Hail the Republic of Barbados!
Editorial
December 3, 2021
Hail the Republic of Barbados!

On May 14, 1625 an English ship under the command of Captain John Powell sailed into Barbados and claimed the island on behalf of James 1, the King of England.  And for nearly 400 years the Kings and Queens of England reigned as the Kings and Queens of Barbados as well.  

On November 30, 2021, Barbados discarded the last official vestige of its colonial history and declared itself a republic, to the boundless joy and pride of Caribbean people all over the world.  Today, in the words of Professor Sir Hillary Beckles, Vice Chancellor of the University of the West Indies, “Her Excellency Dame Sandra and Honourable Prime Minister Mia Mottley are now the symbols of the new sovereignty.  And this is at it should be.”  

The Prime Minister of St Vincent and the Grenadines (SVG), Dr Ralph Gonsalves agrees with Professor Hilary Beckles.  To his Barbadian counterpart he wrote: “You have led Barbados in the ennobling endeavour of establishing and institutionalizing a homegrown Head of State shaped in your peoples own image, likeness, faith, love, and hope.  This debilitating fiction of a “foreign” Head of State is now at an end.”

It is right that our Prime Minister should take note of and celebrate Barbados’ reclamation of the dignity of their sovereignty.  We join him and all Vincentians in offering hearty congratulations to the government and people of Barbados on this momentous occasion.

The idea that an independent Barbadian people should vest the symbols of their identity and supremacy over their own lives in a distant monarch whose family members were the greatest beneficiaries of plantation slavery, which was the business of Barbados between 1627 and 1833, has always been a contradiction beyond repair.    

This defilement of Caribbean people could only be remedied by restoring to us the right to control our own destinies as independent countries in the community of nations.  For Barbados, independence came in 1966, while in St Vincent and the Grenadines, it arrived in 1979.  But in both cases, however, it came with an umbilical cord attached to our nationhood: the maintenance of the British Queen as our Head of State.  

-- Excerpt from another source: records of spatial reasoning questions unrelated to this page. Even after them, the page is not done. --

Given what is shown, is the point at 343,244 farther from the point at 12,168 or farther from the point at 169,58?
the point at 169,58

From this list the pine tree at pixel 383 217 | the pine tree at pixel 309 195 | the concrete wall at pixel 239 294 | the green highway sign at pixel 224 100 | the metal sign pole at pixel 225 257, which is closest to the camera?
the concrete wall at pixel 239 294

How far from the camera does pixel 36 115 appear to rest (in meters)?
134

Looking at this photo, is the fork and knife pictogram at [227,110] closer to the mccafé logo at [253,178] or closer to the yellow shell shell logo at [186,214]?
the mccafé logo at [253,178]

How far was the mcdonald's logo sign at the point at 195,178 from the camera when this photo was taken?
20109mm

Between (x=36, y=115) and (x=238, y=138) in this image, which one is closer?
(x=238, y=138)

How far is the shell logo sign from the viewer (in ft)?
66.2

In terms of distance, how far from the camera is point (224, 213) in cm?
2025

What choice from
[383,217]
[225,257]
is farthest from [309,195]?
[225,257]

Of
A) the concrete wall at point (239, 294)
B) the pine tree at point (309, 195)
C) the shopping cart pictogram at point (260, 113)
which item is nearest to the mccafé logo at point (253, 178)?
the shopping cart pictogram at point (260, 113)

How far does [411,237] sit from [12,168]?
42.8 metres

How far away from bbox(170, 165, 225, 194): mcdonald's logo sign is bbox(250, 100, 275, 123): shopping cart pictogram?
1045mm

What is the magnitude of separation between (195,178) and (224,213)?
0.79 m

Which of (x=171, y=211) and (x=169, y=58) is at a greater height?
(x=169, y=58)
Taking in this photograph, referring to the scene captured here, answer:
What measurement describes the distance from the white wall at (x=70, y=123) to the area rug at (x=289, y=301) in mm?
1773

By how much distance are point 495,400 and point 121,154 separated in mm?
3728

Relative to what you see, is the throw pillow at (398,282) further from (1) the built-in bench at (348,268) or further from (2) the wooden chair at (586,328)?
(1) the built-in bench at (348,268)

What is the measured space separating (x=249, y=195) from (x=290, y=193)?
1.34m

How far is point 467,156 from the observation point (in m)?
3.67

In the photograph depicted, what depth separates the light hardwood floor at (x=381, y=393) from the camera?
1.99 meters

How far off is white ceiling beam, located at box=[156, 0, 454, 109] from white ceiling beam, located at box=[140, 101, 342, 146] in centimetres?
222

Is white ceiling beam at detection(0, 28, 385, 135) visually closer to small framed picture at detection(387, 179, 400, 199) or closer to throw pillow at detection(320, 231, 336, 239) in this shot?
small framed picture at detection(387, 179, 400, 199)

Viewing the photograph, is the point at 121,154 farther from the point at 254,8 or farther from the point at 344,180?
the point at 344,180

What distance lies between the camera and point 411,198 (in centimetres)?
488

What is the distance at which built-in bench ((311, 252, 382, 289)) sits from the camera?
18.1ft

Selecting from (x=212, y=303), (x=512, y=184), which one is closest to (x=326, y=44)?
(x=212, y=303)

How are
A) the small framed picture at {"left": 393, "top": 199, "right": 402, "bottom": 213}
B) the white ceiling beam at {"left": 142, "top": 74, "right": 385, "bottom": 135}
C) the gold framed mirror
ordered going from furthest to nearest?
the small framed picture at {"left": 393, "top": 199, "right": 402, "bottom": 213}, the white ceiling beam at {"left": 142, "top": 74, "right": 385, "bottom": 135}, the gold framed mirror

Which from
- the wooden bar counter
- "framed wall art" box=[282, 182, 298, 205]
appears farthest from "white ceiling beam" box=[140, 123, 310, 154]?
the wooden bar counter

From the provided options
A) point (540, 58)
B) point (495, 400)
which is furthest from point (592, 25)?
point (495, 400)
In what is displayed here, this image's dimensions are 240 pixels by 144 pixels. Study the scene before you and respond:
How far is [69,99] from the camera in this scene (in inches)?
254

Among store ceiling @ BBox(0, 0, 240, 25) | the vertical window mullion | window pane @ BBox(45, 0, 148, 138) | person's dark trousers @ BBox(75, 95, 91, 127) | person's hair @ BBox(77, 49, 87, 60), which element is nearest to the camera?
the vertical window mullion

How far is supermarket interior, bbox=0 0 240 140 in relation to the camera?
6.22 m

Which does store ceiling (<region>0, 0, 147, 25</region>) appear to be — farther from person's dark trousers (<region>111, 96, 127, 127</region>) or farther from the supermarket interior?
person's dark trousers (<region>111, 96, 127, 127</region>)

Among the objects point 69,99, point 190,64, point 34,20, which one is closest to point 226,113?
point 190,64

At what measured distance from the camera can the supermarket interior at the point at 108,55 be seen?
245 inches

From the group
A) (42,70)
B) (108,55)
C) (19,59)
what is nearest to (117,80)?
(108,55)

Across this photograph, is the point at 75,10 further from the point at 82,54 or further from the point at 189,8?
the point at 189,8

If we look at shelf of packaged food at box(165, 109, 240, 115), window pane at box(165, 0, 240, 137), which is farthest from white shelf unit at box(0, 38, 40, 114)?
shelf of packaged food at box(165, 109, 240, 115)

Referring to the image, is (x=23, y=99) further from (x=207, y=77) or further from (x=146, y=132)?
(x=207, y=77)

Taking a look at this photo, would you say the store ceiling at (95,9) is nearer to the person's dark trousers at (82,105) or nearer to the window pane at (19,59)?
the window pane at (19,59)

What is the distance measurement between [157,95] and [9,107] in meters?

Why our countries would remain so long enmeshed in the rituals and symbols of our colonial past is a complex and difficult subject.  And indeed, in 2009, Vincentians rejected a referendum to change our constitution, which among other things, would have ended our symbolic subordination to a British Monarch as our Head of State.  In this sense, Barbados has beaten us to the punch.  We hail their success.  And we do hope that given the entangled histories and close relationships over the centuries between the peoples of St Vincent and the Grenadines and Barbados, Barbados’ proclamation of itself as a sovereign republic will provoke a similar response in St Vincent and the Grenadines.